When your brain needs a bit of a workout, have steam shoot from your ears while taking on these devious, challenging puzzles.
About Love and Hate 2
About Love and Hate 2 starts off like its predecessor, the award-winning About Love, Hate and the other ones from the App Store's dim and distant. Two silhouette-like creatures have an all-encompassing desire to thump a big red switch. Your task is to get them to it.
The snag is their world comprises blocky structures that float in space. Love and Hate can only leap upwards one block, and so must clamber on each other to reach their goal, or utilise otherwise dormant critters to fill holes or become docile platforms. Love can fire hearts to have a creature move one block closer; Hate blasts lightning, to move them away.
This is all nice enough - and brain-punchy when you want to grab all the coins that are dotted about and later used to unlock bonus stages. But it's the same game again. Everything changes, though, when it goes 3D.
Then, using gestures to zoom and rotate the landscape becomes more than a dazzling visual trick - it's essential for solving puzzles. And by filtering its Soko-Banish gameplay through the path-finding trickery of Mekorama, About Love and Hate 2 becomes challenging in all-new ways.
You'll grin at its deviousness, spend ages mulling over puzzles, and kick yourself on working out solutions you should have spotted ages ago. Dare we say you'll grow to love and hate it? Mostly the former, mind.
£2.99/$2.99 | For iPhone and iPad (Universal) | Download About Love and Hate 2
Laser puzzles are as old as the hills; veteran games might remember twiddling mirrors to direct lasers to goals in various titles on 1980s 8-bit computers. Blask 2 nonetheless manages to be captivating - especially on iPad - due to the nature of how you play.
The basics are much as you'd expect for this style of game. Each level finds you armed with some lasers and targets. The idea is to get light beams from the former to the latter. But instead of rotating mirrors, Blask 2 presents each level as a set of tiny puzzle pieces. These can be manipulated and overlapped, breaking existing walls, which provides new pathways for the laser beams and alternate surfaces to deflect them.
It feels tactile and begs for you to experiment. Instead of looking at a set-up and logically thinking things through, Blask 2 levels are often solved through play. That might not be as rewarding if you've a distinctly logical brain, but it's a lot of fun - even when you chance upon a solution almost by accident, because then you'll want to figure out why it worked.
There are some issues, notably in levels unlocking in a linear fashion, and in smaller pieces sometimes getting 'lost' beneath larger ones. Broadly, though, this is a vibrant, finger-friendly puzzler that takes the best bits of its heritage and reworks them to feel right at home on the touchscreen.
£2.99/$2.99 | For iPhone and iPad (Universal) | Download Blask 2
On the surface, Day Repeat Day appears mundane. It combines smartphone tropes you'll have seen plenty of: match-three puzzling and instant messaging. But the way the game works with these things, subverting conventions, propels it to classic status.
The game begins with you taking on a new role at the Joki corporation. You chat with your boss and are assigned tasks, presented as match-three puzzles. Meet your quota (by matching enough items) and you can move on to the next. Periodically, new people arrive in your comms tab, and you can talk to them by way of branching narrative prompts.

------------------------------------

■ **PROMPT 1**: Show every line of the rows below that contains the word "nearer".

■ **SUPPLIED INFORMATION**:
------------------------------------

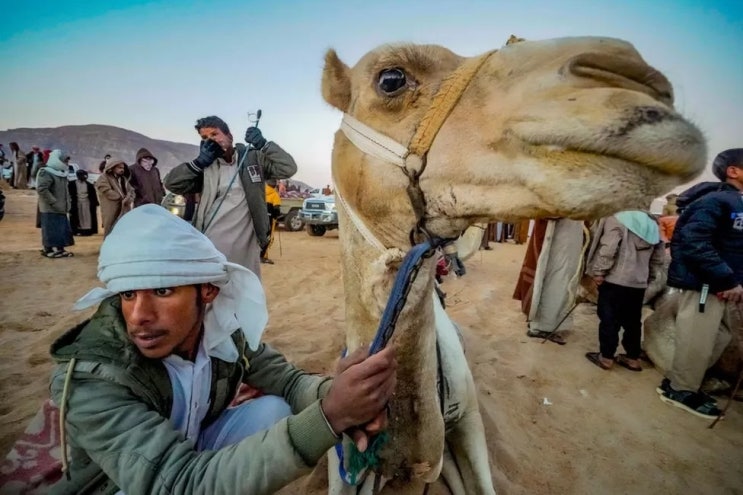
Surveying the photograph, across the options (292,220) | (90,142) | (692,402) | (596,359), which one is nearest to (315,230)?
(292,220)

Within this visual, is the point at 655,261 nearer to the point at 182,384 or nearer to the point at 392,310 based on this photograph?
the point at 392,310

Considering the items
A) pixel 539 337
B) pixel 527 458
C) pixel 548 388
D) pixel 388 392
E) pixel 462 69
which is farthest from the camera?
pixel 539 337

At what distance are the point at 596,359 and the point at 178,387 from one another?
15.9ft

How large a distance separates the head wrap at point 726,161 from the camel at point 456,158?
3.43 m

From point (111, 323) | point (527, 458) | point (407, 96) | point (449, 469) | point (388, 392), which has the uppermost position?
point (407, 96)

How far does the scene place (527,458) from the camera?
116 inches

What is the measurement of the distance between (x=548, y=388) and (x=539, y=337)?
5.11 ft

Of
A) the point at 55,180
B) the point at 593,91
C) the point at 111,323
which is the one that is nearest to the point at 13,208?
the point at 55,180

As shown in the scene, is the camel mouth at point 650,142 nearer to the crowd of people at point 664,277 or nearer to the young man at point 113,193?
the crowd of people at point 664,277

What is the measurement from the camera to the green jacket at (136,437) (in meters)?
1.14

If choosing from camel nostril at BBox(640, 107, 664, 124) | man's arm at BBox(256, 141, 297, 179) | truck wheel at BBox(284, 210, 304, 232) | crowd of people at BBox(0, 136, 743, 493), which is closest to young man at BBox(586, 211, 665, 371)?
crowd of people at BBox(0, 136, 743, 493)

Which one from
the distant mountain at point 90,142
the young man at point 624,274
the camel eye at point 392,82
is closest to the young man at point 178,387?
the camel eye at point 392,82

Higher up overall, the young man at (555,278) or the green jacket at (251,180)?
the green jacket at (251,180)

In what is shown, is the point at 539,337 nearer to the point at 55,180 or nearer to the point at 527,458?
the point at 527,458
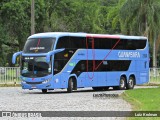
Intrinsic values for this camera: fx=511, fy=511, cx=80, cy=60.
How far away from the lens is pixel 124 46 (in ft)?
122

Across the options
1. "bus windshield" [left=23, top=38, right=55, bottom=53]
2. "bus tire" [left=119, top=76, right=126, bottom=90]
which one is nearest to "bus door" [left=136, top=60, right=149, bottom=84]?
"bus tire" [left=119, top=76, right=126, bottom=90]

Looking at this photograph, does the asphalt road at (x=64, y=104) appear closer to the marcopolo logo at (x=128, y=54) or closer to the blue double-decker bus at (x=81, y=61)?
the blue double-decker bus at (x=81, y=61)

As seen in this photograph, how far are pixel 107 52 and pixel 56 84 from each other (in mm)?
5369

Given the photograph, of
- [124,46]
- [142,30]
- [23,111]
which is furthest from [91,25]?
[23,111]

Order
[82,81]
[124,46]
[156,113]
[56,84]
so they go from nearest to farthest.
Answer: [156,113] → [56,84] → [82,81] → [124,46]

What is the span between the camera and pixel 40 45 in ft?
104

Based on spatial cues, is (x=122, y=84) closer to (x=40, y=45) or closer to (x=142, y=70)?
(x=142, y=70)

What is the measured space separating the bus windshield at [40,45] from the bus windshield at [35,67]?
1.64 feet

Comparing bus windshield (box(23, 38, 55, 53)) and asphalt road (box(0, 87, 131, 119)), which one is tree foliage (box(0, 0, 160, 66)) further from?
asphalt road (box(0, 87, 131, 119))

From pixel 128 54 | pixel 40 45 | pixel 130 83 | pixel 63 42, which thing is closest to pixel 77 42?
pixel 63 42

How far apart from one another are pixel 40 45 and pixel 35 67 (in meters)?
1.40

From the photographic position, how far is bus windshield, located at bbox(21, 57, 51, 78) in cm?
3145

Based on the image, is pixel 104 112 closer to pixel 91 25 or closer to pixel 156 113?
pixel 156 113

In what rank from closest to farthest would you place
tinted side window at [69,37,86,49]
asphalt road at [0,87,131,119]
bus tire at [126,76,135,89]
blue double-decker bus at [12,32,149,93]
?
asphalt road at [0,87,131,119] < blue double-decker bus at [12,32,149,93] < tinted side window at [69,37,86,49] < bus tire at [126,76,135,89]
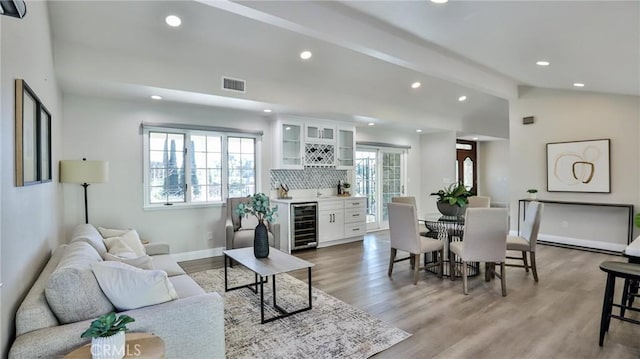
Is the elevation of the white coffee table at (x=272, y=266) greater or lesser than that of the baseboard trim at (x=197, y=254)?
greater

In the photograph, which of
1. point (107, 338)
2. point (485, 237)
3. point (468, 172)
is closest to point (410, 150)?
point (468, 172)

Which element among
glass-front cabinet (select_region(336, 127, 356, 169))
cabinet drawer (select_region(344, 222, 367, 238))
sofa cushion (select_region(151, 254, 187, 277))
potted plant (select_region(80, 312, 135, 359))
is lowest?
cabinet drawer (select_region(344, 222, 367, 238))

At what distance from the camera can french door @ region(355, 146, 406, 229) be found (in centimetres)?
751

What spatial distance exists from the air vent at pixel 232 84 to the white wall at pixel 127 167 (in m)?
0.91

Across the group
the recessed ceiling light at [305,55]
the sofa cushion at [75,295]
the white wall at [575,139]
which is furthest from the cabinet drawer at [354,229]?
the sofa cushion at [75,295]

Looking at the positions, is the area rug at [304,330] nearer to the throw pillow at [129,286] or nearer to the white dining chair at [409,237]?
A: the throw pillow at [129,286]

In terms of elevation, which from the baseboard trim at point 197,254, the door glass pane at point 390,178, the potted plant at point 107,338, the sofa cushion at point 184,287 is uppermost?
the door glass pane at point 390,178

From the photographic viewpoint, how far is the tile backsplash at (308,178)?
5.98m

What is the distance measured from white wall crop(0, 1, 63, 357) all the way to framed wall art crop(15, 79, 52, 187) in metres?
0.06

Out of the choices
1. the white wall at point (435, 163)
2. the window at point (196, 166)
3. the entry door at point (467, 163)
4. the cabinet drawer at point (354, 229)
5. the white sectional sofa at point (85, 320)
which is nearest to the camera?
the white sectional sofa at point (85, 320)

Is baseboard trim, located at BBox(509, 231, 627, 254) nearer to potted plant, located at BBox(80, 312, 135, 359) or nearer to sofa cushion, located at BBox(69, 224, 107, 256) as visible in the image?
potted plant, located at BBox(80, 312, 135, 359)

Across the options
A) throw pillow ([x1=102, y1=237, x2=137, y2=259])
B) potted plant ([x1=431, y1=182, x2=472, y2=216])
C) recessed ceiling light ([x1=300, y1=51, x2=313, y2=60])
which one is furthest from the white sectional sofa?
recessed ceiling light ([x1=300, y1=51, x2=313, y2=60])

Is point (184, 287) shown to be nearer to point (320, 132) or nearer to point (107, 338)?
point (107, 338)

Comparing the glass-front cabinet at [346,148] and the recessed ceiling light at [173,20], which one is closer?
the recessed ceiling light at [173,20]
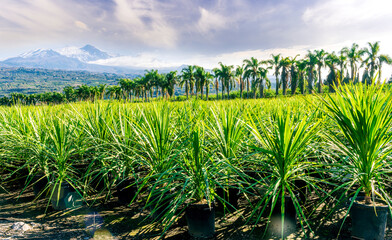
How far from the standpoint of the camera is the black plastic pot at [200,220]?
2.36 metres

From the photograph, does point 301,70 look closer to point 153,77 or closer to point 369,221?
point 153,77

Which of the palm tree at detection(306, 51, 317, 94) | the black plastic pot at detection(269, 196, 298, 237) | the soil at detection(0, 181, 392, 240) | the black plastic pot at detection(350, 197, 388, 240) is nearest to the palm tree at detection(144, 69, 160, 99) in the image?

------------------------------------

■ **PROMPT 2**: Reproduce everything in the puzzle game review from "When your brain" down to "move them away.", replacing "switch" with "button".

■ **FULL ANSWER 1**:
Within this visual, is the point at 655,261 nearer to the point at 182,384 or nearer to the point at 392,310 based on this photograph?
As shown in the scene, is the camel mouth at point 650,142 nearer to the crowd of people at point 664,277 or nearer to the young man at point 113,193?
In what is shown, is the point at 539,337 nearer to the point at 55,180 or nearer to the point at 527,458?
Looking at the positions, is the area rug at [304,330] nearer to the throw pillow at [129,286] or nearer to the white dining chair at [409,237]?
Is baseboard trim, located at BBox(509, 231, 627, 254) nearer to potted plant, located at BBox(80, 312, 135, 359) or nearer to sofa cushion, located at BBox(69, 224, 107, 256) as visible in the image?
Is point (184, 287) shown to be nearer to point (320, 132) or nearer to point (107, 338)?

■ **FULL ANSWER 2**:
When your brain needs a bit of a workout, have steam shoot from your ears while taking on these devious, challenging puzzles.
About Love and Hate 2
About Love and Hate 2 starts off like its predecessor, the award-winning About Love, Hate and the other ones from the App Store's dim and distant. Two silhouette-like creatures have an all-encompassing desire to thump a big red button. Your task is to get them to it.
The snag is their world comprises blocky structures that float in space. Love and Hate can only leap upwards one block, and so must clamber on each other to reach their goal, or utilise otherwise dormant critters to fill holes or become docile platforms. Love can fire hearts to have a creature move one block closer; Hate blasts lightning, to move them away.